SEOUL: South Korea on ‌Sunday protested a Japanese government event commemorating a cluster of disputed islands between the two countries, calling the ​move an unjust assertion of sovereignty over its territory.
In a statement, the foreign ministry said it strongly objected to the Takeshima Day event held by Japan’s Shimane prefecture and to the attendance of a senior Japanese government official, urging Japan to immediately abolish the ceremony.
The tiny ‌islets, known as ‌Takeshima in Japan and ​Dokdo ‌in South ⁠Korea, ​which controls ⁠them, have long been a source of tension between the two neighbors, whose relations remain strained by disputes rooted in Japan’s colonial rule of the Korean peninsula from 1910 to 1945.
“Dokdo is clearly South Korea’s sovereign territory historically, geographically and ⁠under international law,” the ministry said, calling ‌on Japan to ‌drop what it described as groundless ​claims and to face ‌history with humility.
The ministry summoned a top ‌Japanese diplomat to the ministry building in Seoul to lodge a protest.
A person at Japan’s foreign ministry said no one was available on Sunday to comment. ‌A call to the Prime Minister’s Office went unanswered.

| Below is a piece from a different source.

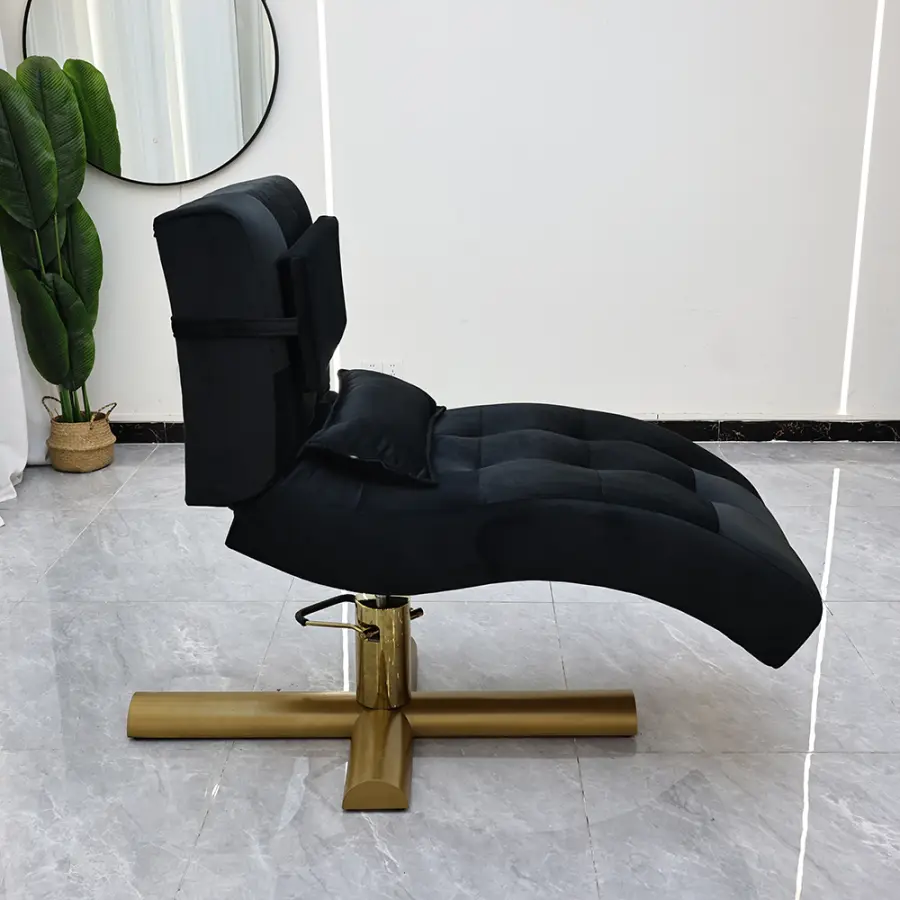 Ins Style Beauty Bed Beauty Salon, SPA， Embroidery, Eyelashes, Thickened and Reinforced Beauty Bed, Stable Load-Bearing Capacity — image 6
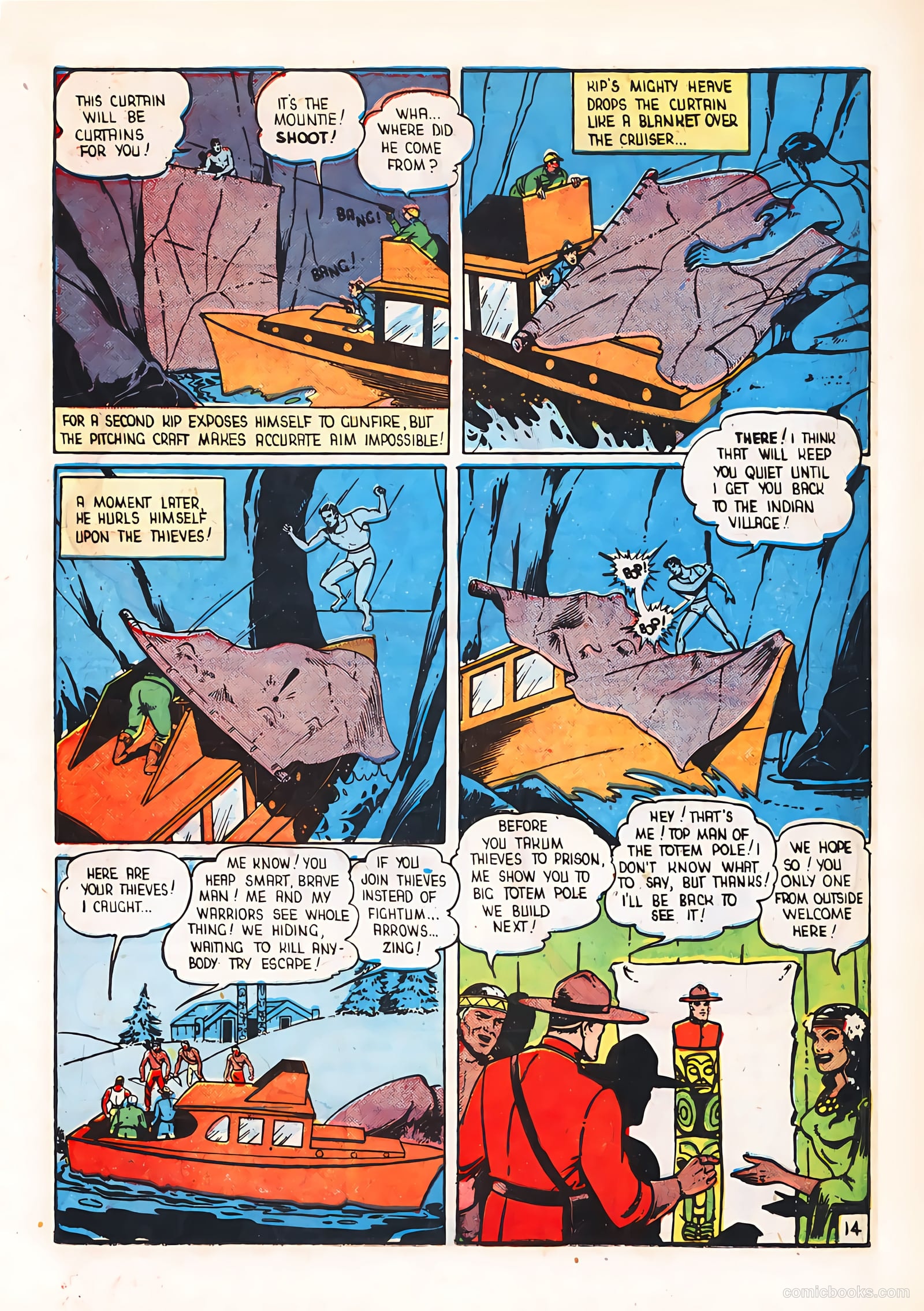 Robin Hood and Company #32 — page 17 of 52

The government sent a ⁠vice-minister ⁠from the Cabinet Office, not a cabinet minister, to the ceremony.
Seoul has repeatedly objected to Japan’s territorial claims over the islands, including a protest issued on Friday over comments by Japan’s foreign minister during a parliamentary address asserting Tokyo’s sovereignty over the islets.
The territory lies in fertile fishing grounds and may sit above enormous deposits of natural gas hydrate that could be worth ​billions of dollars, ​Seoul has said.